One-Rep Max (1RM) Calculator
Estimate your 1RM from a sub-maximal lift using three peer-reviewed formulas. Includes a % of 1RM training intensity table.
What 1RM is and why estimate it
Your one-rep max (1RM) is the heaviest weight you can lift once with proper form. It’s the canonical measure of maximal strength for a given exercise. Programming intensity in resistance training is almost universally expressed as a percentage of 1RM — say, “5 sets of 5 at 80% 1RM.”
But you don’t usually want to test your 1RM. Testing carries injury risk, requires careful warm-up and spotters, and disrupts the training week. So we estimate it from a sub-maximal lift instead.
The three classic formulas
Epley (1985): 1RM = w × (1 + reps / 30)
Brzycki (1993): 1RM = w × 36 / (37 − reps)
Lombardi (1989): 1RM = w × reps^0.10
Where w is the weight lifted and reps is the number of full reps completed close to failure (RPE 9–10). These are all empirically derived regression equations — they learned the strength-endurance relationship from observed lifts.

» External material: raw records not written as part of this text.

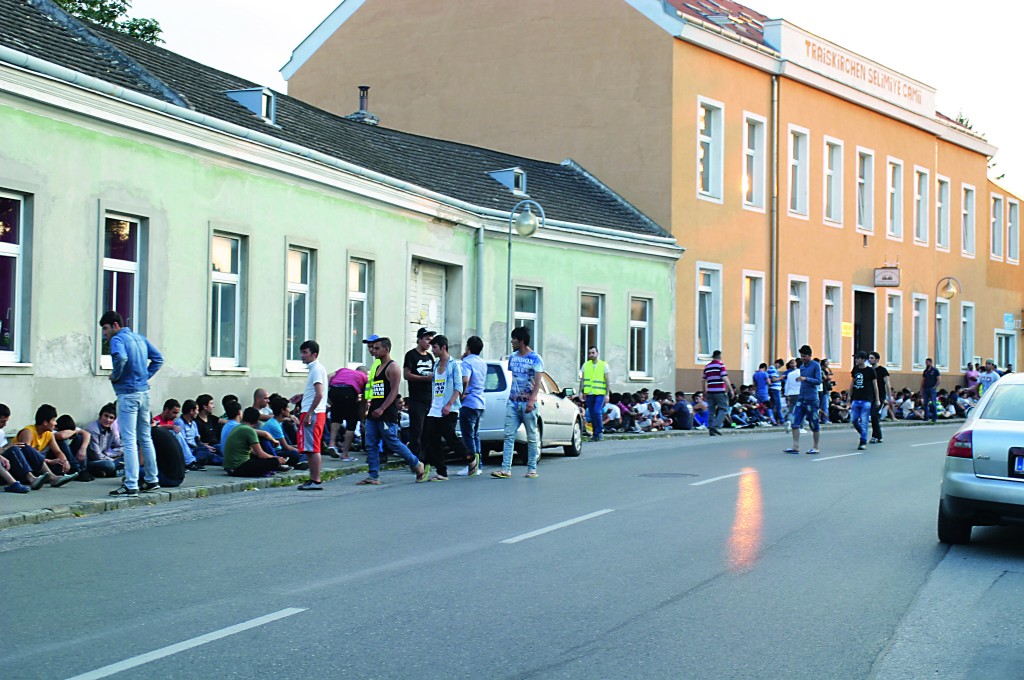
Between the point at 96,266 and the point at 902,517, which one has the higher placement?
the point at 96,266

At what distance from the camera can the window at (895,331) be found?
44.8 meters

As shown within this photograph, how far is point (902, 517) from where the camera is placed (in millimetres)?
12992

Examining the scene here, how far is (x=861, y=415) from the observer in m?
24.0

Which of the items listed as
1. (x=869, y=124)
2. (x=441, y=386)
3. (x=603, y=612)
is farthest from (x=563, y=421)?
(x=869, y=124)

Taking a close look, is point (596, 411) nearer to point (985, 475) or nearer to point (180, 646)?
point (985, 475)

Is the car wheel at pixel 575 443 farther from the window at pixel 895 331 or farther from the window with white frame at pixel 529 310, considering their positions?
the window at pixel 895 331

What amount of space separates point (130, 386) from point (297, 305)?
850 cm

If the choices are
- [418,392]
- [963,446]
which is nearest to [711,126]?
[418,392]

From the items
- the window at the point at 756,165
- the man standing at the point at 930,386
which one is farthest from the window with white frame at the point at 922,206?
the window at the point at 756,165

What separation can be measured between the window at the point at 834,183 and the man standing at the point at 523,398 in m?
25.6

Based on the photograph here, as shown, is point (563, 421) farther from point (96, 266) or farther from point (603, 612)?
point (603, 612)

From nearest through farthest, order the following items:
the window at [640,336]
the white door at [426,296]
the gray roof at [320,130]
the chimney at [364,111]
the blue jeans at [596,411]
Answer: the gray roof at [320,130] < the white door at [426,296] < the blue jeans at [596,411] < the window at [640,336] < the chimney at [364,111]

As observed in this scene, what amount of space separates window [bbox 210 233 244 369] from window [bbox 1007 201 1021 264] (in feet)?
130

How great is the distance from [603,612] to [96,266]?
11.6 metres
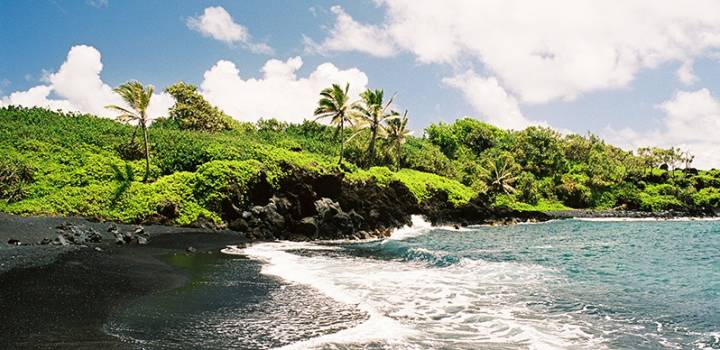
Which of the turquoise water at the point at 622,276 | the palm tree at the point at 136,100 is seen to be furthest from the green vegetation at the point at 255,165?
the turquoise water at the point at 622,276

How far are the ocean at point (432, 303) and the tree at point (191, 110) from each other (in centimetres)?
4968

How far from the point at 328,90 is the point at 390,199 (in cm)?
1414

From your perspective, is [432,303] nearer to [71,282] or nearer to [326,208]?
[71,282]

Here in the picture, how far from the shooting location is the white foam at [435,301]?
11.4m

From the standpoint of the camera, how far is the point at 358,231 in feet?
134

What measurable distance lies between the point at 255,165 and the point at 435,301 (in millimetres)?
27024

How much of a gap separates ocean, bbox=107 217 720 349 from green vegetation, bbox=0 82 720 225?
1330 centimetres

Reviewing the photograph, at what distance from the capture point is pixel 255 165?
39.5m

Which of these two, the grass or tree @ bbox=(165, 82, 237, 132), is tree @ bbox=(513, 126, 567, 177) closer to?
the grass

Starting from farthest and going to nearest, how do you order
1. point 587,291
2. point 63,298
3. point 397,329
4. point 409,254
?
point 409,254 < point 587,291 < point 63,298 < point 397,329

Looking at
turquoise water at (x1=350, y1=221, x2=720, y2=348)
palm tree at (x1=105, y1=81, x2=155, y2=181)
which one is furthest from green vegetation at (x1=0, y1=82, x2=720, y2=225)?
turquoise water at (x1=350, y1=221, x2=720, y2=348)

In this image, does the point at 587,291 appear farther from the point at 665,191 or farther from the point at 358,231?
the point at 665,191

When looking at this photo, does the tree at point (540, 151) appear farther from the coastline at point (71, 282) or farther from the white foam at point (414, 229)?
the coastline at point (71, 282)

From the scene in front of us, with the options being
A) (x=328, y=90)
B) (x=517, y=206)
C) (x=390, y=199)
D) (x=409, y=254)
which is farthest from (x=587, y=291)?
(x=517, y=206)
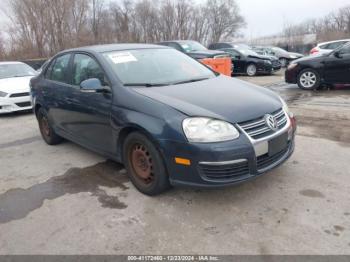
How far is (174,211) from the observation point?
327cm

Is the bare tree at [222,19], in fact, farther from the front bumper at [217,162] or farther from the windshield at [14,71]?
the front bumper at [217,162]

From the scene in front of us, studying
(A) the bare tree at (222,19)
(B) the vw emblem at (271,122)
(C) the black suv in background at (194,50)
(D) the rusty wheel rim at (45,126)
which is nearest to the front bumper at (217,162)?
(B) the vw emblem at (271,122)

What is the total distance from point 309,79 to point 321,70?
0.42 m

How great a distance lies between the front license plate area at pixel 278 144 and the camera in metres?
3.25

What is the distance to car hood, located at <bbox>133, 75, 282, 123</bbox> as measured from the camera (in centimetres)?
316

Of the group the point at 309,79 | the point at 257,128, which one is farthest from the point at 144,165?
the point at 309,79

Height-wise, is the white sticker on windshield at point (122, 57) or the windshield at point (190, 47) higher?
the windshield at point (190, 47)

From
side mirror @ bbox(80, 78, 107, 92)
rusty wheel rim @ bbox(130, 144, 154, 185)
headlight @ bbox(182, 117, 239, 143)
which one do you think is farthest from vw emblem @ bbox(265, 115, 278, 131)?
side mirror @ bbox(80, 78, 107, 92)

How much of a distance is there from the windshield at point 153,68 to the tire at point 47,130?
200 cm

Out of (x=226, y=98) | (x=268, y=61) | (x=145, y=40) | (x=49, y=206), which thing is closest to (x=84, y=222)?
(x=49, y=206)

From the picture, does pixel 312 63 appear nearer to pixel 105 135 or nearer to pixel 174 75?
pixel 174 75

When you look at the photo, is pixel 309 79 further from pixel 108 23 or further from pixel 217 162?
pixel 108 23

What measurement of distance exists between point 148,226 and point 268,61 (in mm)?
12891

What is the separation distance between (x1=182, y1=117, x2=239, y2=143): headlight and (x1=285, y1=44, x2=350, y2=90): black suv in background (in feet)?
23.7
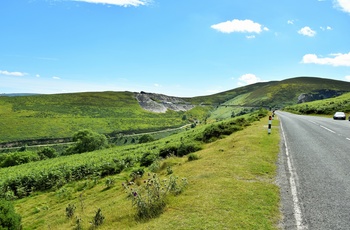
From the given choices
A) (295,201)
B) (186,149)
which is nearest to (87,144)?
(186,149)

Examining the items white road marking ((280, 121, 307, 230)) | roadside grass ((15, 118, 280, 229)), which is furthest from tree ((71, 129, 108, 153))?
white road marking ((280, 121, 307, 230))

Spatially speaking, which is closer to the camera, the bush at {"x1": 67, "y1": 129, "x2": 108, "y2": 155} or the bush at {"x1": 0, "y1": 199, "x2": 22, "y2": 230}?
the bush at {"x1": 0, "y1": 199, "x2": 22, "y2": 230}

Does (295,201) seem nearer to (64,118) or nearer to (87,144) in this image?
(87,144)

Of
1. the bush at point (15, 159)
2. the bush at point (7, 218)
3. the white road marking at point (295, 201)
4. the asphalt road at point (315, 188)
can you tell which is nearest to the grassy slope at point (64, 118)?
the bush at point (15, 159)

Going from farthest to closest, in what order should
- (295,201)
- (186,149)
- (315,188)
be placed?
(186,149) < (315,188) < (295,201)

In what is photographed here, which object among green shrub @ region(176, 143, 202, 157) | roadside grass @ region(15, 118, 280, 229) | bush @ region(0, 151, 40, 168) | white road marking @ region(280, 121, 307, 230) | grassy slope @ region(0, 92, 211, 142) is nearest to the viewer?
white road marking @ region(280, 121, 307, 230)

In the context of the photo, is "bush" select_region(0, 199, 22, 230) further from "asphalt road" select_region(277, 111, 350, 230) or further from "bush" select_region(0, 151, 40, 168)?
"bush" select_region(0, 151, 40, 168)

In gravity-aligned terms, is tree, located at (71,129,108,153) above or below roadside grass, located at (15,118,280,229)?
below

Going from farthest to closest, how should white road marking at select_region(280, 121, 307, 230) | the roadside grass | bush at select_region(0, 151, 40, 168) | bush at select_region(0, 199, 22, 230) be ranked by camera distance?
bush at select_region(0, 151, 40, 168)
bush at select_region(0, 199, 22, 230)
the roadside grass
white road marking at select_region(280, 121, 307, 230)

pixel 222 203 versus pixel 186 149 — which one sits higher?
pixel 222 203

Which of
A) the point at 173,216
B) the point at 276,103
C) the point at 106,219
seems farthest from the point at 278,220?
the point at 276,103

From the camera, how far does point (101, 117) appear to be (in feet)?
523

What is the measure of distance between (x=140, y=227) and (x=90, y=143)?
8330cm

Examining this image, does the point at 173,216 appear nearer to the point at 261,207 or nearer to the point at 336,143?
the point at 261,207
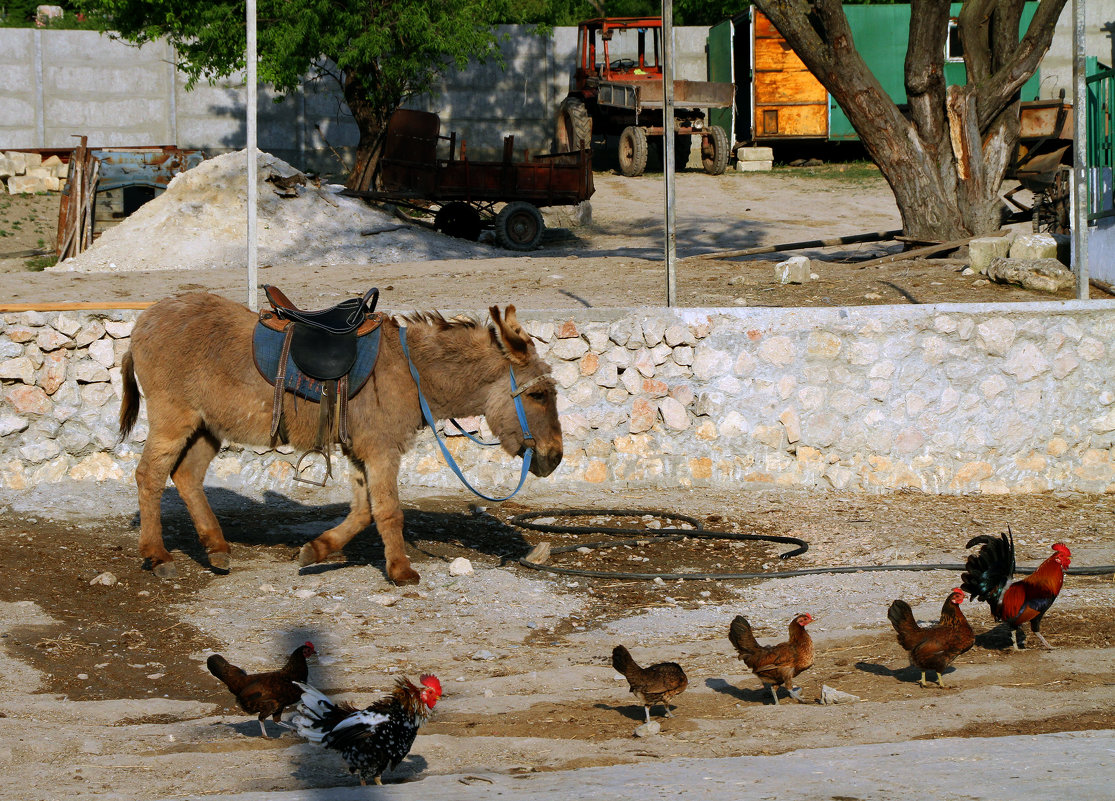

When each formula performs best
| Formula | Best at | Drift |
|---|---|---|
| Brzycki | 2–10 reps | Underestimates at very low reps |
| Epley | 1–10 reps | Slightly overestimates at high reps |
| Lombardi | 1–6 reps | Underestimates above 8 reps |
For most everyday training the spread between them is 3–6%, which is below the noise of intra-session strength variation anyway. We display all three plus the average — if the spread is large (>10%), your reps were probably outside the formulas’ validation range and the estimate should be discarded.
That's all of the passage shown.